---------- Reading passage

[seam-dev] Seam Startup Performance

Pete Muir pmuir at redhat.com
Sun Jul 10 13:46:14 EDT 2011


I think there are significant improvements to be made in Weld as well to improve startup time if we follow through with the redesign of the architecture to only build needed meta-data - the majority of startup time is spent building metadata for classes that probably don't need it. Hopefully we will get some more staffing on Weld soon to see these changes happen :-)

I don't think there is any reason to not have portable extension notifications to be fired concurrently, though like you say this will trip up a lot of existing extensions.

On 9 Jul 2011, at 02:33, Stuart Douglas wrote:

> There is some multi threaded stuff that can be done, and I am hoping to do it for AS 7.1.

--------------------
---------- Data excerpts

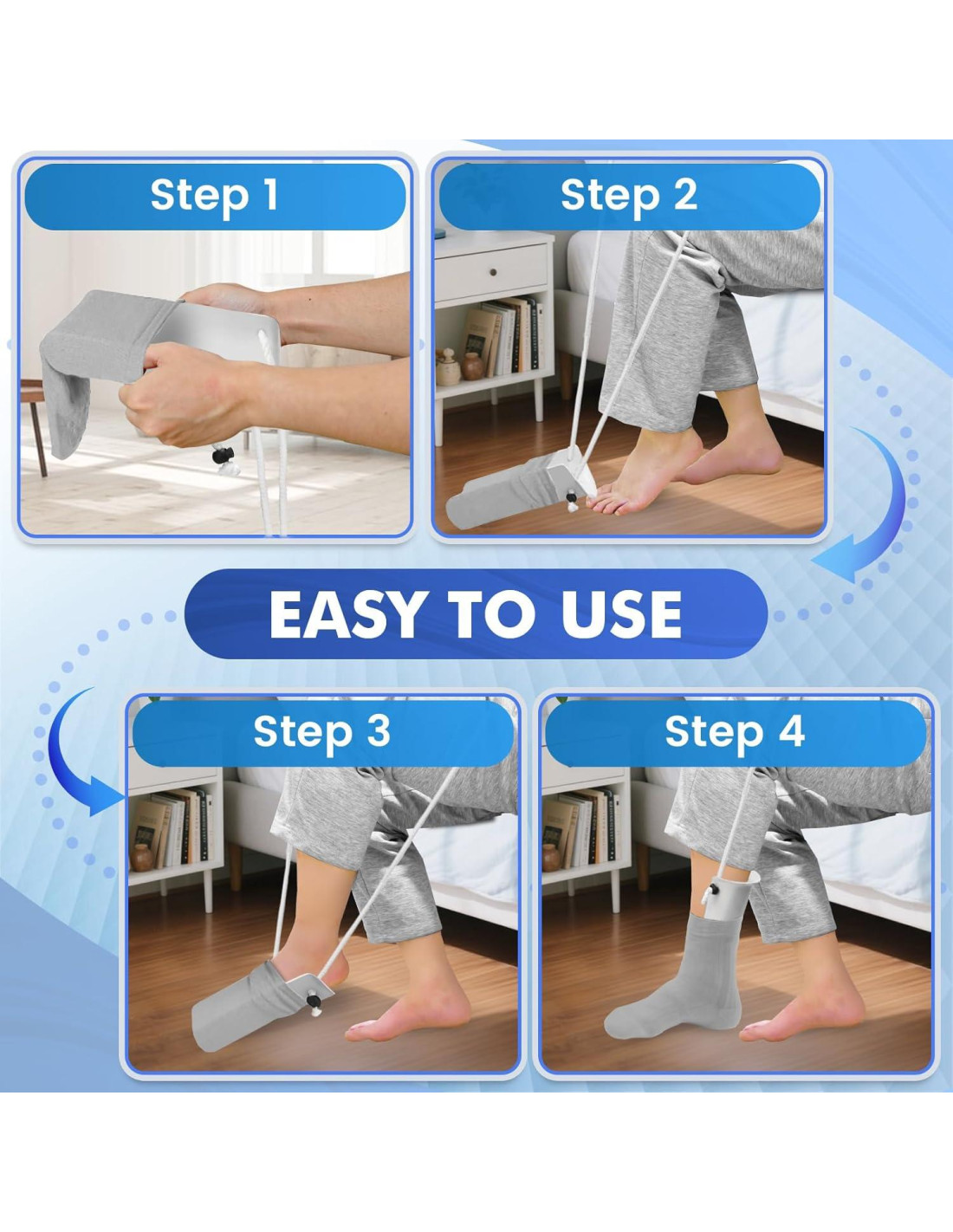 Step 1

Step 2

EASY TO USE

Step 3

Step 4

--------------------

Task requirements:
a – Please copy everything from "Pete Muir pmuir" down to "changes happen :-)" in the Seam startup post, word for word.
b – In the Seam startup post, what does most of Weld's startup time go to?
Rely only on the Seam startup post, not on the records.

Solutions in order:
a –
Pete Muir pmuir at redhat.com
Sun Jul 10 13:46:14 EDT 2011


I think there are significant improvements to be made in Weld as well to improve startup time if we follow through with the redesign of the architecture to only build needed meta-data - the majority of startup time is spent building metadata for classes that probably don't need it. Hopefully we will get some more staffing on Weld soon to see these changes happen :-)

b – Building metadata for classes that probably don't need it.